TimeQuake II: In Which There Is More Dumb Fighting And A Fake Eyepatch.

 

I’m starting to think TimeQuake might not be very good. Two weeks in a row and it’s just another stupid fight comic. At least last week, I liked the Fantastic Five. This week features the Cosmic Avengers from that What If where Vision took over the Earth and the Guardians of the Galaxy. The shitty Guardians of the Galaxy. We’ve got Vance Astro, Yondu the Non-Fun Redneck Archer Guy, Thick Clone Guy and Diamond Guy. Ugh, I hate the orignal Guardians.

So we’re back with Uatu and the Time Keepers. The Time Keepers plan to kill benevolent Ultra-Vision so they can keep from… dying? So they can effect the future? Who cares? Anyway, the Keepers kidnap Korvac from his time and stick him in the Vision timeline where he immediately captures the Guardians of the Galaxy and uses them to try to conquer the Earth. It’s like that Korvac issue from way back but… boring… God, this was boring, you guys.  Just… just a dude with a flying box for legs ordering the shitty Guardians around and then the Cosmic Avengers show up.

Maybe you don’t remember the Cosmic Avengers. This is perfectly acceptable because they are like the modern Avengers but I hate them. Also they are from space. There’s Irondroid, Tachyon Torch, Commander America and (ugh) Jhen the Gammazon and her bizarrely strapped bathing costume. I think Starhawk’s supposed to be here too but he’s on vacation.
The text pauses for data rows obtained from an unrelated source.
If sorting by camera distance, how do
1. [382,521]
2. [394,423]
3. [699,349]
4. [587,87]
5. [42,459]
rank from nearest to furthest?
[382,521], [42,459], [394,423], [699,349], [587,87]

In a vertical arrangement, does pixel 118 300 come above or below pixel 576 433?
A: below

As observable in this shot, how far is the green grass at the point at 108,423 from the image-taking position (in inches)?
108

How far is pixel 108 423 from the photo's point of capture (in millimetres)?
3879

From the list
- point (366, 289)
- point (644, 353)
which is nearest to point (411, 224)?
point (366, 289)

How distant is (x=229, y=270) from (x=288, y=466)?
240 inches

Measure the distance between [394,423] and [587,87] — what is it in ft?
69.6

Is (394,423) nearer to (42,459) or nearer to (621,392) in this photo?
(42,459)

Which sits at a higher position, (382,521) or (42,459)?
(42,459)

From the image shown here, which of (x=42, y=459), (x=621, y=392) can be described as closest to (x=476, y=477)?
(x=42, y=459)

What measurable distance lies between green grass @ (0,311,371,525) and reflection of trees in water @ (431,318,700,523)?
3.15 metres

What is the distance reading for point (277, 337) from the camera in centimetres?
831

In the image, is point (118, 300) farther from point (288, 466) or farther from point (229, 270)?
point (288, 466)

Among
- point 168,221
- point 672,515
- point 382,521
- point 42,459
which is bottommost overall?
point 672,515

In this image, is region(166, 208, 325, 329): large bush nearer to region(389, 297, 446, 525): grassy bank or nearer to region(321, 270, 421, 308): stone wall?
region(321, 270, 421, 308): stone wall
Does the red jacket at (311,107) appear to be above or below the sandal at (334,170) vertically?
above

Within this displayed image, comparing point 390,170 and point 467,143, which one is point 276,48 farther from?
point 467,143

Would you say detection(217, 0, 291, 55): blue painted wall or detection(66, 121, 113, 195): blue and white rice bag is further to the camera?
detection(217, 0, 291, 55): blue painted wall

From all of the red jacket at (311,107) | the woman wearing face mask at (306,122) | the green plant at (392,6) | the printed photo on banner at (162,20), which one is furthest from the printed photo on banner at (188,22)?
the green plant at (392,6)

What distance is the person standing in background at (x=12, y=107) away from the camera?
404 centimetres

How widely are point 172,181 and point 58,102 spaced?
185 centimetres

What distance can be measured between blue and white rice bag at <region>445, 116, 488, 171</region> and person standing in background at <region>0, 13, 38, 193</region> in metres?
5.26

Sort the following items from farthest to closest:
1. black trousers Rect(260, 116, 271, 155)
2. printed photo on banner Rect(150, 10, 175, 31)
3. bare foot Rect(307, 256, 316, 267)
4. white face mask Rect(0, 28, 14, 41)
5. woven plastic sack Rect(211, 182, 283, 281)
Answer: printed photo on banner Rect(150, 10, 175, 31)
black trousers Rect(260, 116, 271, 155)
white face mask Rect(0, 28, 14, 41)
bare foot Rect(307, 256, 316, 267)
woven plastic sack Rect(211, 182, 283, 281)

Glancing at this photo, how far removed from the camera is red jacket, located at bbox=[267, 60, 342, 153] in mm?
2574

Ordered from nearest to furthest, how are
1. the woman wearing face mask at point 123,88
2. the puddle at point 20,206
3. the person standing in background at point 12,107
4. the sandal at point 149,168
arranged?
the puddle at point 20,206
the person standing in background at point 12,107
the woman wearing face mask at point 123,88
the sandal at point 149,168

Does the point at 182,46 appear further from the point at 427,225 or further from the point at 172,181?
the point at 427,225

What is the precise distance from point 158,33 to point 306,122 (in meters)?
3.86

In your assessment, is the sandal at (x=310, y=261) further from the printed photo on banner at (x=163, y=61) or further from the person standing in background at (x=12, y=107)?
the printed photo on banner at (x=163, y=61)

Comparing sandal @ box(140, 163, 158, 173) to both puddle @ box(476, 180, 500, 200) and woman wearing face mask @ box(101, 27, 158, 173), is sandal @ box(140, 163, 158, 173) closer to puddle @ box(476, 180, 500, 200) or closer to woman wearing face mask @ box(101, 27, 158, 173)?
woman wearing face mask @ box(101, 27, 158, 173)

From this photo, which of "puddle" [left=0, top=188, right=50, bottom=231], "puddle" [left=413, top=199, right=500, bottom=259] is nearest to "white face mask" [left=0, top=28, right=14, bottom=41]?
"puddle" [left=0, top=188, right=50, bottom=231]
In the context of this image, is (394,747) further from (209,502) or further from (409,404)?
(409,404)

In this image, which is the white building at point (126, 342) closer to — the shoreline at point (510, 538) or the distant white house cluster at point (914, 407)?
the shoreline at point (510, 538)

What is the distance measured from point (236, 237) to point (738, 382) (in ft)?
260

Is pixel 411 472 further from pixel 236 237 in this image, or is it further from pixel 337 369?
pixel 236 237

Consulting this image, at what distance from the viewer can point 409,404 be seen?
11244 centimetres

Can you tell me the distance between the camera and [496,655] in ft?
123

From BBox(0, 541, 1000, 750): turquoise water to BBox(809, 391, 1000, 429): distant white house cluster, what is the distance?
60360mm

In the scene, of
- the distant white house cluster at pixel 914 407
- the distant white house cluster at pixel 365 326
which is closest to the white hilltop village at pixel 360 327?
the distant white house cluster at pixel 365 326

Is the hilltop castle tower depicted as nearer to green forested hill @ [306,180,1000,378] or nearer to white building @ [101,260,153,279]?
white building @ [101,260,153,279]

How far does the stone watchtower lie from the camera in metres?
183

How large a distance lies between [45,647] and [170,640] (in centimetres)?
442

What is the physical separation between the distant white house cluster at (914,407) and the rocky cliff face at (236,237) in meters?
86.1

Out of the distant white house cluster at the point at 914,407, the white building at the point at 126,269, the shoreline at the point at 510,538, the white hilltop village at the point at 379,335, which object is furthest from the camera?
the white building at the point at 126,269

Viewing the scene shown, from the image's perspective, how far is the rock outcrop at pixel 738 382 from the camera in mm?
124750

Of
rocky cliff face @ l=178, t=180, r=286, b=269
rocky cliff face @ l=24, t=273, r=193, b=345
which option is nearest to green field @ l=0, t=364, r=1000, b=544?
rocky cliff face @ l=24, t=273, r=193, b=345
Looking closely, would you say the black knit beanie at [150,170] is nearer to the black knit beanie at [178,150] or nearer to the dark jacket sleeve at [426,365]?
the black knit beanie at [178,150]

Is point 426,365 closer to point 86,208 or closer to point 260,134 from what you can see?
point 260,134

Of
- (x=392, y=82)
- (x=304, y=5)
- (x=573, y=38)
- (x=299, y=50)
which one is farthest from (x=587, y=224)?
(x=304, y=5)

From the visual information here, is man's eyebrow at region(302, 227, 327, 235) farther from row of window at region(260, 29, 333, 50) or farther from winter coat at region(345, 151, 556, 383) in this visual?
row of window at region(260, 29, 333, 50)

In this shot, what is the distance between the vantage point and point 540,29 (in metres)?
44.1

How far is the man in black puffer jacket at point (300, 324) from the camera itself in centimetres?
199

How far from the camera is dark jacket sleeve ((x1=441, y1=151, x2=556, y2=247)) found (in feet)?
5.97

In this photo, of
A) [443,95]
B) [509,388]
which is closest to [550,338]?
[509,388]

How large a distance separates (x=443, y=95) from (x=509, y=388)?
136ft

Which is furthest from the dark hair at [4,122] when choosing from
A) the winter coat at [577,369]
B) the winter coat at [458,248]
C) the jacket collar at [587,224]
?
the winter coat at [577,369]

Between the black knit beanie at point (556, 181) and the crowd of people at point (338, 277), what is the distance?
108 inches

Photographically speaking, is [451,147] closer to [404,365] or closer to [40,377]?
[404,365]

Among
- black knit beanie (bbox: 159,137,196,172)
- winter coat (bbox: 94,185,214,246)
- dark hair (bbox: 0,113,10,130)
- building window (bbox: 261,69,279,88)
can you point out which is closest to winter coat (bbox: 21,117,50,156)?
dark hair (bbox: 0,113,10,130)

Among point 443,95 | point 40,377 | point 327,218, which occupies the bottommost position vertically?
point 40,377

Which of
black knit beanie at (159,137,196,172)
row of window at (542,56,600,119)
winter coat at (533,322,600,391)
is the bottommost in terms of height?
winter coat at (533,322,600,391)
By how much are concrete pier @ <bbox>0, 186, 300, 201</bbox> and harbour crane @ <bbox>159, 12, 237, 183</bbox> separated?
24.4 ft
His loss, I’m sure.

Please enjoy Jhen's weirdly drawn butt.
Please enjoy Jhen’s weirdly drawn butt.

Anyway, the Cosmic Avengers investigate a possible renegade Skrull ship only to be quickly captured by Korvac and his hypnotized Guardians of the Galaxy. Korvac sticks them all in traditional glass science cylinders and then hypnotizes the Avengers as well. With this elite group, the world shall soon be his!

Do you know many flying box people, Jhen?
Do you know many flying box people, Jhen?

Korvac starts his invasion plan by plugging his torso into a giant outlet so he can do battle with the Vision in “Cyberspace”. Unfortunately, Vision is able to contact SHIELD* and summons John Fury, his Space Howlin’ Commandos and his Fake Eyepatch. Seriously, dude has two fuctioning eyes and a transparent eyepatch. I do not care for John Fury.

OBVIOUSLY.
OBVIOUSLY.

During the battle, Fury is astrally kidnapped and meets the Whisperer, much as Doctor Doom did last week. The Whisperer informs Fury of how to halt the Avengers’ hynosis with sonic weapons. Also yelling really loud. It works on the Avengers but the Guardians need a little bit more of a beating and also for Fury to play around with his gun some. Eventually everything is back to normal and the heroes stop hitting each other for a few minutes. Unfortunately, they’re just in time for Korvac to appear on the tv and announce that he’s killed the Vision. Tachyon Torch shows his failure to grasp how computers work by attacking the monitor. Smart boy, our Tachyon Torch.

The Torch defeats Korvac in much the same way Elvis "defeated" that television.
The Torch defeats Korvac in much the same way Elvis “defeated” that television.

Korvac attacks with stupid robots but it’s okay because Irondroid has plugged himself into Korvac and begun hacking him. He pretty easily defeats the scary computer man, but it turns out that Vision is dead after all so I guess mankind has to forge its own destiny or whatever again. Good work, Cosmic Avengers. Please never appear again!

 

*Strategic Headquarters International Espionage Logistics Decades into the future.